Well Its all a DIY stuff I am an electronics hobbiest for long and its a simple task. See the fans are all ballbearing ones bought from SP road (local Bangalore HW market) and the box is the cheap mercury one which i bought without SMPS. Next the big side fan is so fitted so that it blowes air on to the SCSI HDDs this is a requirement as scsi HDD get very hot > 60 C. So for the fan fittment itried to drill holes first but the holes / perforations didi not work very well and thus had to make a circular cutting in the box (costed me Rs 10/- ) the filter is a Plastic mesh having a thin piece of cotton cloth and thus i can say i have a washable filter. The setup is supplied with external 24V supply and the controll unit is a adjustable voltage regulator (LM 317T) and a voltage comparator for the visual effect The variable pot in front allowes for controlling the fan speed Thus the speed of the fans can be varied based on what the system is doing. One thing that the shot did not show is the north bridge cooler. A fan is connected on top of the north bridge cooling it. 
So its no kit just a setup made from localy available parts and some free time that i had. It does a good job keeps the system relativly cool.
But I still need help to get a good CPu cooler as the cpu Temp reach 85 C when gentoo compiles a new big package "enoonmai" has promised help in getting a good volcano cooler so lets wait and see.


----------



## grinning_devil (Apr 10, 2005)

@...pradeep_chauhan.....wow. .. man ,,, thats serious "jugaad"..!!!

well keep it up...


----------



## BONZI (Apr 10, 2005)

oh well I'm not a  electronics hobbiest. Anyway I will try to do it in my own way.The problem for me is the cabinet has a plastic front so I cant make a hole in it.  Is it sensible to go for a fan in the side of cabinet?


----------



## krishnathelord (Apr 11, 2005)

pradeep_chauhan said:
			
		

> BONZI said:
> 
> 
> 
> ...



man that is a mind bogling stuff;    , i would definetely like to meet u when i would be in bangalore next month,


----------



## premrajeev (Apr 13, 2005)

well this picture was quiet a useful one,despite the cleanliness...well done..


----------



## pradeep_chauhan (Apr 14, 2005)

thanks guys for the kind words.


----------



## crashuniverse (Aug 25, 2005)

hey guys. fully readymade solutions to my problem. i came right here by a link in QnA to my prob , link given by this thread starter.
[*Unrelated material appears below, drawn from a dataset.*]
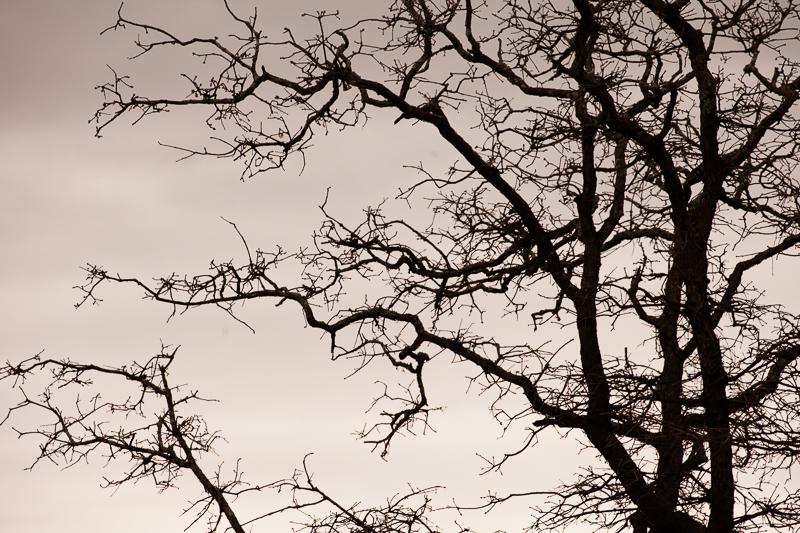 wf tree 320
well my comp gets peob only when it runs for more than 24 hrs. a P4, 2.8 HT machine. now i c its a heat problem, and i decide to put up an extra fan. i have no probs installing it (have done before ina friends machine) but really cosnfused where do i put it, at the back or in the side (side one really creates a problem when opening the cabinet)
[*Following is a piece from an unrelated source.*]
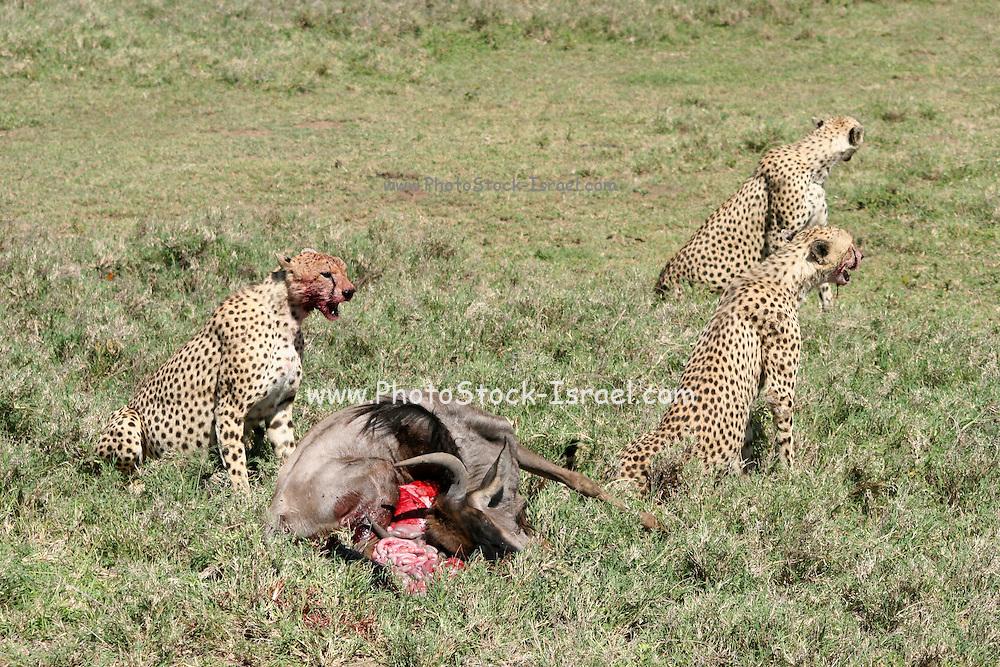 Africa, Kenya, Samburu National Reserve, Cheetah (Acinonyx jubatus) Eating the carcass of a wildebeest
And yes, does keeping my cabinet open for all da time would help or not?


----------



## siriusb (Aug 25, 2005)

> And yes, does keeping my cabinet open for all da time would help or not?
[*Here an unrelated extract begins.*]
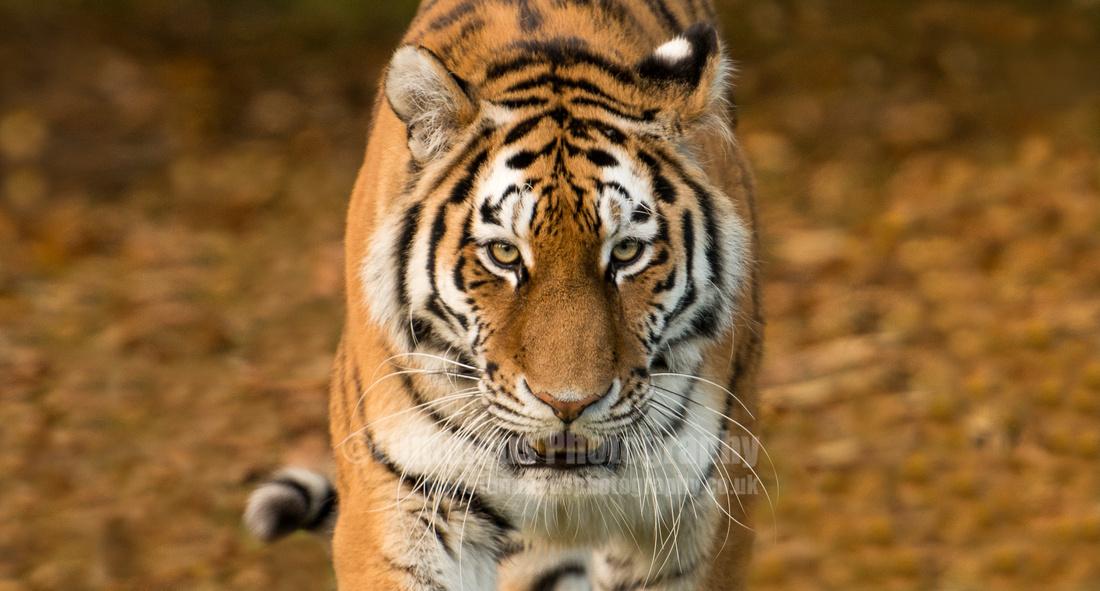 Photographer in Berkshire Luminous Photography safari Wildlife 3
It depends. If u have a good fan arrangement in ur cabinet, then keeping teh cabinet panel open will actually  result in a increase in temp. Otherwise, keeping the cabinet open will work better. The easy way to know, is to actually try it out for urself but here's a pointer: My old cabinet with only one cabinet fan was cooler when I didn't put the side panel on. But my new cabinet with 3 cabinet fans is actually a lot cooler with the panel on.

@pradeep
Although adding a cloth filter will decrease dust inside ur system, it also drastically reduces the CFM of the fan and hence it's effectiveness in keeping the temperature down. So ultimately u will need larger fans with more cfm to push more air. I prefer to keep the vent holes covered in my cabinet with a grill for protection and then clean the insides regularly to take care of the dust.

Also, the "ideal" fan placement of the exhaust is not the rear of the cabinet, but rather on the top panel of the cabinet. And the intake should be bottom front, as the rear of the cabinet does not have proper circulation. These fans shud be in addition to the ones on the side panel. The side panel fans are mostly for Spot-cooling of processor and gpu. But hey, who can afford the ideal?

And yes, keeping a positive pressure inside the cabinet is better than keeping a negaitive pressure. I guess this is because with negative pressure, air will flow into the cabinet from all possible holes, floppy and cd drives. This will quickly build up dust inside the drives lens/head and the uncontrolled flow will not be able to take ay the temperature effectively.


----------



## zombie (Aug 25, 2005)

This is terrific. I was thinking about starting a new thread as I had some questions on adding couple of extra fans to my CPU in future. Never noticed this thread. But now I know where to get the answers. Thank you all gurus for the explaination. Especially you PC (Pradeep Chauhan).   

By any chance are you in IISc ??? Me too posted in Bangalore. Would it be possible for you to enlighten me ???


----------